The only thing freaking me out was the price, because $500 minimum was drilled into my head. And the more the course started to take shape, the less I wanted to work on it. So by July 2020, I stopped.
I just had a Moment one day. I cannot remember what triggered it exactly, but you guys remember summer of 2020, right? It was just…awful. Everything about it. And I got to a point where I thought, what are you doing? I had gone from a place of selfish fear (selfish in a not necessarily negative way; it’s okay to worry about your finances and your health and your well-being during a pandemic) to more “okay, my work is still going fine and if there are people out there who are trying to write their first novel during all this world trashfire, I want to help them and I don’t want to charge a crapton of money to do it.”
And money mindset is a HUGE thing in this online course guru world.
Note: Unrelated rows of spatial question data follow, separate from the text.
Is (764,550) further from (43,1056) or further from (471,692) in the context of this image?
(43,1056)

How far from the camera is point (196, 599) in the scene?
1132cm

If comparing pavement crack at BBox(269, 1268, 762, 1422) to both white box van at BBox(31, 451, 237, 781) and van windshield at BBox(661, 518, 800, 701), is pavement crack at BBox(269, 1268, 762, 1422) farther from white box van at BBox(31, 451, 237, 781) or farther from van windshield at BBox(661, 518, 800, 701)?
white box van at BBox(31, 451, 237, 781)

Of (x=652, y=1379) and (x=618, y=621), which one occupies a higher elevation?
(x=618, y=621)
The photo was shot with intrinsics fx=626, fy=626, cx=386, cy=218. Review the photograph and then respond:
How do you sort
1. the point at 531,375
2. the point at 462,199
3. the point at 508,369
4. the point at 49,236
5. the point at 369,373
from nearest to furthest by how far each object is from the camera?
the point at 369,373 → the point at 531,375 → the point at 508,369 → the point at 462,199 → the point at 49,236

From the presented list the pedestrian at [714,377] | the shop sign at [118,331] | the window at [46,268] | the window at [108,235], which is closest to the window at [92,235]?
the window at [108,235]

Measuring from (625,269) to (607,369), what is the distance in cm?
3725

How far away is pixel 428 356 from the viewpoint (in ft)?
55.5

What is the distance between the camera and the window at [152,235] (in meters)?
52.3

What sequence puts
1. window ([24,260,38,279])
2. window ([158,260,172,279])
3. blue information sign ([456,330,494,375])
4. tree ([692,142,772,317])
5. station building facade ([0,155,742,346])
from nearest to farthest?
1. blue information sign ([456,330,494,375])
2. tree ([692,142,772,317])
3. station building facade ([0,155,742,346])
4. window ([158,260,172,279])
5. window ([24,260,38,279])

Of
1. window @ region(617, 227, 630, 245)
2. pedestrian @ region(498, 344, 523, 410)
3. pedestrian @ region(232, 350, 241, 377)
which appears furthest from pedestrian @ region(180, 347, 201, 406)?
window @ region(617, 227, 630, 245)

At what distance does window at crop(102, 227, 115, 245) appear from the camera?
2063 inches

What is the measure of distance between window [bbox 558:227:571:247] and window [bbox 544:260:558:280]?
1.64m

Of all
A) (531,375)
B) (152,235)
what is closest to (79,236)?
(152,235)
The basic thing they want you to get your head around is that it’s not selfish to want wealth, and that the more wealth you have and the bigger your business, the more people you can serve. All true. But so much of that depends on what you’re offering. I’ve seen fairly pricey courses where the creator has a team of people working and they are giving serious attention and value to those who enroll. But that’s not always the case.
It’s not selfish to want wealth. It IS selfish to slap together a course on something you haven’t mastered yourself, then target newbies to the field and charge them hundreds or thousands of dollars with big promises you can’t deliver on.
An incredible author might not be an incredible writing teacher. An incredible writing teacher might not be a super successful published author. And writers and teachers are both professions we’re supposed to believe are always underpaid, like “oh well that’s just how it is,” and I don’t think it should be that way. I do not judge any author out there for wanting to put an online course together as another source of income, because earning a living writing is hard.
But it’s not an excuse to scam people, either.